Project goal and outcome
Poems for Plants aims to enhance the relationship between humans and their houseplants over time by sharing a meaningful watering experience together.
The experience of Poems for Plants allowed the human participants to reflect upon the perspective of their houseplants and invoked a sense of curiosity of the plant’s experience and growth. The experience allowed the human participants to empathise with the houseplant and create a new bond which can develop over time as the plant slowly grows.
Why Poems? Why Plants?
This project aims to combine these benefits of plants and poetry to create a meaningful experience experience that benefits both human and plant.
🪴 Plants can increase the overall wellness in people by reducing stress and anxiety and increases the feeling of presence by encouraging people to slow down and focus.
📚 Reading poetry encourages people to slow down and provides a space for self-reflection. The sound of a person's voice can positively affect plants and help them grow.

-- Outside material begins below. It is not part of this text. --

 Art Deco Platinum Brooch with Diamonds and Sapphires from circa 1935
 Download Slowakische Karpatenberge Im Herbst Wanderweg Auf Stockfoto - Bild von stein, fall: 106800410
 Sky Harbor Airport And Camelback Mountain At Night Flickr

Users' reflections on their experience of Poems for Plants:
“It made the experience more purposeful because I was reading for the plant as well. I empathised with the plant while reading the words of the poem. It felt like a bond creation. ”
“I was more curious than usual when using Poems for Plants, to check if leaves were more shinny or perked up.”
“For the person you see the difference after a few days, but not yet for the plant.. It would get more intimate for the human and plant if it was used for a longer time.”
01 Research and Ideation
Mapping the existing relationship between people and houseplants
Sketching and bodystorming ideas of new forms of people-plant interactions
Prototyping ideas and experimenting with Arduino, voice recognition technology and plant watering methods.
03 Experience Evaluation
Testing and evaluating the experience of using Poems for Plants for both the person and the plant.
💧 Watering system
Poems for Plants uses the principle of capillary (the movement of water through a porous material against the force of gravity) to water the plant. We tested it using a water vessel, microfibre cloth and a range of plant types to find out how long the watering process took and how much water was needed for the different plants.
🔌 Water pump
We also experimented with electronics including a soil moisture sensor, peristaltic pump and an Arduino Sense BLE in order to calculate how much water the plant needs and programme a gentle flow of water to be released.
🗣 Voice recognition
We experimented with training with Edge Impulse (machine learning platform), to learn a selection of words from poems by Emily Dickinson in order to find out which words the platform was most responsive in order to activate the pump.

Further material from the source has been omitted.